Systemic Complications Are Common in Sjögren Syndrome

Christopher J. Rapuano, MD


June 02, 2015

Ocular and Systemic Morbidity in a Longitudinal Cohort of Sjögren's Syndrome

Akpek EK, Mathews P, Hahn S, et al
Ophthalmology. 2015;122:56-61

Study Summary

Consecutive patients were evaluated by a rheumatologist and an ophthalmologist at a Sjögren syndrome center between January 2007 and May 2011. Patients with primary Sjögren syndrome were included based on the American-European Consensus Group's 2002 revised criteria. Ocular signs and symptoms, along with systemic diagnoses, were evaluated.
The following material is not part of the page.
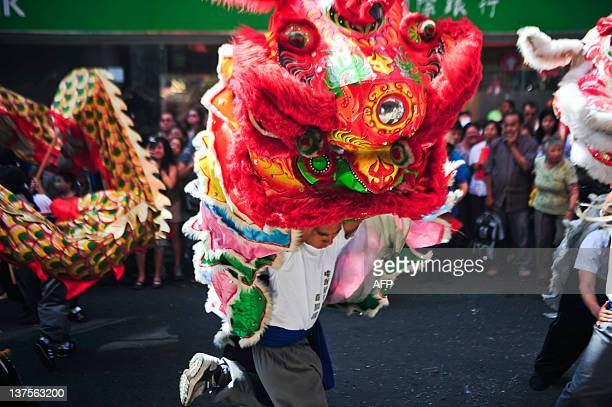 Members of the Chinese community in Peru take part in the celebrations of the Chinese New Year in Lima on January 22 2012 AFP PHOTO/ERNESTO BENAVIDES
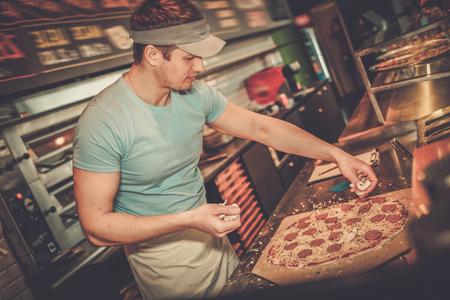 pizzaiolo Handsome faire pizza à la cuisine dans une pizzeria.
Of 163 patients included with definitively diagnosed Sjögren syndrome, 91% were female with a mean age of 51 years at the time of diagnosis, and 98% had dry eye symptoms based on the Ocular Surface Disease Index questionnaire. The mean duration of dry eye symptoms prior to presentation was 10.4 years (median, 7.9 years). At presentation, only 63% of patients had a diagnosis of Sjögren syndrome, and 25% had ocular findings. Another 12% developed new ocular findings during the follow-up period (mean, 3 years). Vision-threatening complications occurred in 13% of patients, more than half of whom (55%) did not have an established diagnosis of Sjögren syndrome at the time of presentation. In fact, none of the five patients with a sterile corneal melt at presentation had a history of Sjögren syndrome.

In addition, 55% of patients had a systemic autoimmune, inflammatory, or lymphoproliferative disorder. Five patients (3%) had lymphoma. Of the patients with vision-threatening ocular disease, 64% had systemic abnormalities, whereas only 38% of the patients without vision-threatening ocular disease had such abnormalities. Patients with vision-threatening ocular disease were 3.9 times more likely to have systemic manifestations of primary Sjögren syndrome than those without.